The CGPJ  explains the case of a Court of Cassa de la Selva (Girona), which sent a letter of request to the neighboring country drafted exclusively in Catalan. In the CGPJ’s opinion, this attitude amounts to a violation of the rules of linguistic uses. The CGPJ also points out that European countries have the power to decide which foreign languages other than their own they accept for judicial documents to be referred to them. It also notes that the French Huissiers de Justice are annoyed by the frequent use of Catalan in the forms and letters sent by Catalan courts.
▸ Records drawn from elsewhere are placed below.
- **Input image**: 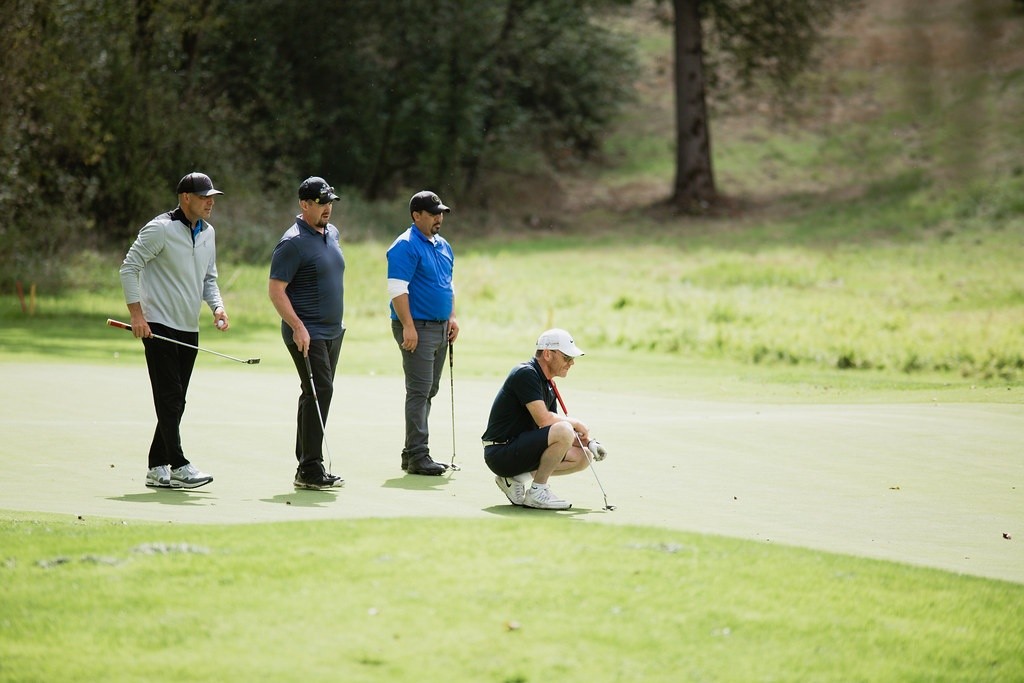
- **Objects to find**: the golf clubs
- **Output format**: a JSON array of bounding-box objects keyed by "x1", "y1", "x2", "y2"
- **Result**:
[
  {"x1": 551, "y1": 380, "x2": 616, "y2": 512},
  {"x1": 106, "y1": 318, "x2": 261, "y2": 365},
  {"x1": 302, "y1": 348, "x2": 345, "y2": 487},
  {"x1": 447, "y1": 331, "x2": 463, "y2": 472}
]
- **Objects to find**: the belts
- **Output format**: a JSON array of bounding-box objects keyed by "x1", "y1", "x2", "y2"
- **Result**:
[{"x1": 483, "y1": 440, "x2": 506, "y2": 446}]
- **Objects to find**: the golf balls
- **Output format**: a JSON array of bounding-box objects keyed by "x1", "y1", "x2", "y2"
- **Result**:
[{"x1": 216, "y1": 318, "x2": 224, "y2": 329}]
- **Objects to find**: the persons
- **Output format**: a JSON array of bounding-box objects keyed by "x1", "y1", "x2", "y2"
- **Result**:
[
  {"x1": 267, "y1": 174, "x2": 346, "y2": 488},
  {"x1": 480, "y1": 327, "x2": 608, "y2": 509},
  {"x1": 385, "y1": 192, "x2": 460, "y2": 474},
  {"x1": 118, "y1": 171, "x2": 230, "y2": 488}
]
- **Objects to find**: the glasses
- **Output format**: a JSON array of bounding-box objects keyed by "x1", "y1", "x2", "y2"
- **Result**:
[{"x1": 553, "y1": 350, "x2": 575, "y2": 362}]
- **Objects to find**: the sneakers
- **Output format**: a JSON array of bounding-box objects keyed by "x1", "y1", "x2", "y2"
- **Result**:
[
  {"x1": 170, "y1": 464, "x2": 213, "y2": 489},
  {"x1": 522, "y1": 484, "x2": 572, "y2": 510},
  {"x1": 293, "y1": 469, "x2": 347, "y2": 486},
  {"x1": 401, "y1": 453, "x2": 448, "y2": 469},
  {"x1": 407, "y1": 455, "x2": 446, "y2": 475},
  {"x1": 495, "y1": 475, "x2": 525, "y2": 506},
  {"x1": 144, "y1": 464, "x2": 170, "y2": 486},
  {"x1": 296, "y1": 469, "x2": 340, "y2": 488}
]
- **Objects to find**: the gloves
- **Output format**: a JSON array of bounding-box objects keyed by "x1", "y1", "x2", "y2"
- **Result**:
[{"x1": 587, "y1": 439, "x2": 607, "y2": 461}]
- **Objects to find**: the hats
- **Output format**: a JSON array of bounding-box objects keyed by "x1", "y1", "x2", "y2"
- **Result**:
[
  {"x1": 299, "y1": 176, "x2": 340, "y2": 204},
  {"x1": 536, "y1": 329, "x2": 585, "y2": 358},
  {"x1": 176, "y1": 172, "x2": 225, "y2": 197},
  {"x1": 409, "y1": 190, "x2": 451, "y2": 215}
]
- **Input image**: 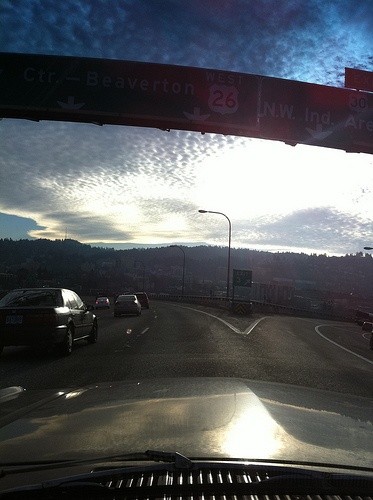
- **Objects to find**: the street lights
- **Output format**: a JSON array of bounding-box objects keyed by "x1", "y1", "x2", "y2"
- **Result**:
[
  {"x1": 170, "y1": 245, "x2": 185, "y2": 297},
  {"x1": 198, "y1": 210, "x2": 232, "y2": 301}
]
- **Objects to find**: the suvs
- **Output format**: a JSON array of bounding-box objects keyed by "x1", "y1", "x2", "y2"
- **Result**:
[{"x1": 133, "y1": 291, "x2": 150, "y2": 309}]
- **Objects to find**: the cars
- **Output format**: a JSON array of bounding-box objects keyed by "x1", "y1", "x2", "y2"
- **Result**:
[
  {"x1": 0, "y1": 287, "x2": 98, "y2": 355},
  {"x1": 95, "y1": 296, "x2": 111, "y2": 310},
  {"x1": 358, "y1": 320, "x2": 373, "y2": 333},
  {"x1": 113, "y1": 295, "x2": 142, "y2": 317}
]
According to a  journalist point of view (see El Mundo, 17.05.2010),  this approach of the judiciary may be influenced by the fact that both Catalonian police and justice are instructed to prioritize the Catalan language in their writings. In case their documents have to be sent to another Spanish court outside Catalonia, they must be translated. This obligation can not be extrapolated to countries where the language of communication is not recognized as official.

The CGPJ has urged Catalonian judges not to send more documents written in Catalan to the neighboring country.

5 replies
  1. Gilles Cuniberti says:


    very interesting post. I am surprised to hear that French authorities would actually understand even Spanish!
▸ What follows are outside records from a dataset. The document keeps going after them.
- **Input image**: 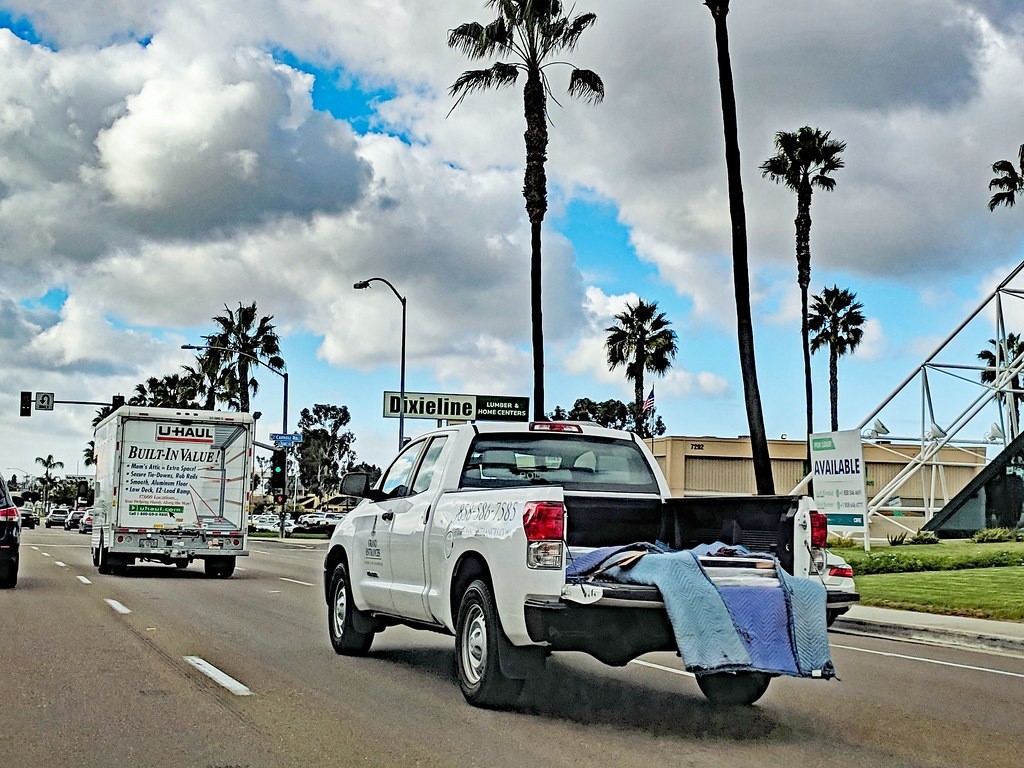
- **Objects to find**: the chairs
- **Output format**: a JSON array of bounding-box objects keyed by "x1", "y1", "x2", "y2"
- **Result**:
[{"x1": 464, "y1": 448, "x2": 636, "y2": 485}]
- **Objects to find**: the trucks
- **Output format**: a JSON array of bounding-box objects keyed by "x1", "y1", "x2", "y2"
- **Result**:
[{"x1": 91, "y1": 405, "x2": 256, "y2": 579}]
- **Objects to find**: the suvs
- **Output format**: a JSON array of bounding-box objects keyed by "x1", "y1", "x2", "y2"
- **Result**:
[
  {"x1": 17, "y1": 508, "x2": 35, "y2": 530},
  {"x1": 45, "y1": 508, "x2": 69, "y2": 528},
  {"x1": 0, "y1": 472, "x2": 25, "y2": 590},
  {"x1": 79, "y1": 509, "x2": 94, "y2": 534},
  {"x1": 64, "y1": 511, "x2": 84, "y2": 530}
]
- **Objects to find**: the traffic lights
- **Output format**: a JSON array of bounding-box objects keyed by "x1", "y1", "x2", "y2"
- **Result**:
[
  {"x1": 271, "y1": 449, "x2": 287, "y2": 506},
  {"x1": 20, "y1": 391, "x2": 32, "y2": 417}
]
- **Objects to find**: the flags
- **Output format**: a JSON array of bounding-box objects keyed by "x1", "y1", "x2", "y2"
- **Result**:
[{"x1": 642, "y1": 388, "x2": 655, "y2": 413}]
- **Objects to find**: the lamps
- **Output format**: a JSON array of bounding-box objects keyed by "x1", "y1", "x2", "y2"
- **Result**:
[
  {"x1": 924, "y1": 422, "x2": 948, "y2": 441},
  {"x1": 861, "y1": 418, "x2": 891, "y2": 439},
  {"x1": 983, "y1": 422, "x2": 1006, "y2": 442}
]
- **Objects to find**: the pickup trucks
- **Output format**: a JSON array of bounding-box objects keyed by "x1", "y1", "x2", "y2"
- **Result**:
[{"x1": 322, "y1": 421, "x2": 831, "y2": 707}]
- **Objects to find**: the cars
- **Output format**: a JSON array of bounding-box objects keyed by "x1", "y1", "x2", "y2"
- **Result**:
[
  {"x1": 821, "y1": 548, "x2": 861, "y2": 629},
  {"x1": 246, "y1": 512, "x2": 348, "y2": 533},
  {"x1": 33, "y1": 513, "x2": 41, "y2": 526}
]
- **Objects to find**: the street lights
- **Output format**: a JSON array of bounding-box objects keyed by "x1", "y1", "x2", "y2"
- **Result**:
[
  {"x1": 353, "y1": 276, "x2": 407, "y2": 452},
  {"x1": 181, "y1": 343, "x2": 289, "y2": 433}
]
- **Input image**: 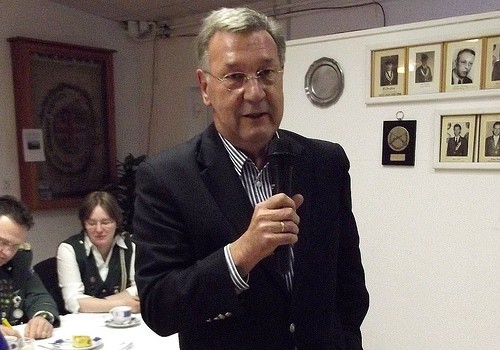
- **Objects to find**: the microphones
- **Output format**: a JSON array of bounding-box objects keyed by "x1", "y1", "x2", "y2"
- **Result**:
[{"x1": 267, "y1": 138, "x2": 295, "y2": 273}]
    On a more serious note, I wonder this: if a Catalonian judge sends a request to a French authority, this must be because he needs the input of that French authority. So it seems to me that it should be in his own interest to write the request in a language which is likely to be understood by the French authority. What kind of game is he playing at writing a request in a language nobody understands? He just does not care for the answer?

  2. Marta Requejo says:

    The use of language (languages) in Spain is a very complex and highly politicized issue … when, in my view, as you say, practical considerations should prevail!

  3. Gordon Keck-O says:

    The judge probably considers that judgments in Catalan are easier to decipher for a French judge than a decision in Spanish. After all, Catalan is much closer to French than Spanish is, sharing pronouns, vocabulary and grammatical rules that are absent in Spanish.

    It’s not my intention to support the judge’s action, but there appears to be a certain rationale behind it all (no matter how questionable it might be in strictly legal terms).

  4. Marta Requejo says:

    It seems to me that’s an overly optimistic opinion. And, anyway, if what you are looking for is a language that ensures understanding of the receptor, the logical thing to do is to use his own language, or one that he has established as eligible.

  5. Laura Carballo Piñeiro says:

    Regarding to the journalist’s point of view, I would like to remind that, besides Spanish rules on the use of official languages by the justice, Spain has signed the European Chapter of Regional or Minority Languages, with binding dispositions on this issue as well (which are also applicable to non official languages in Spain).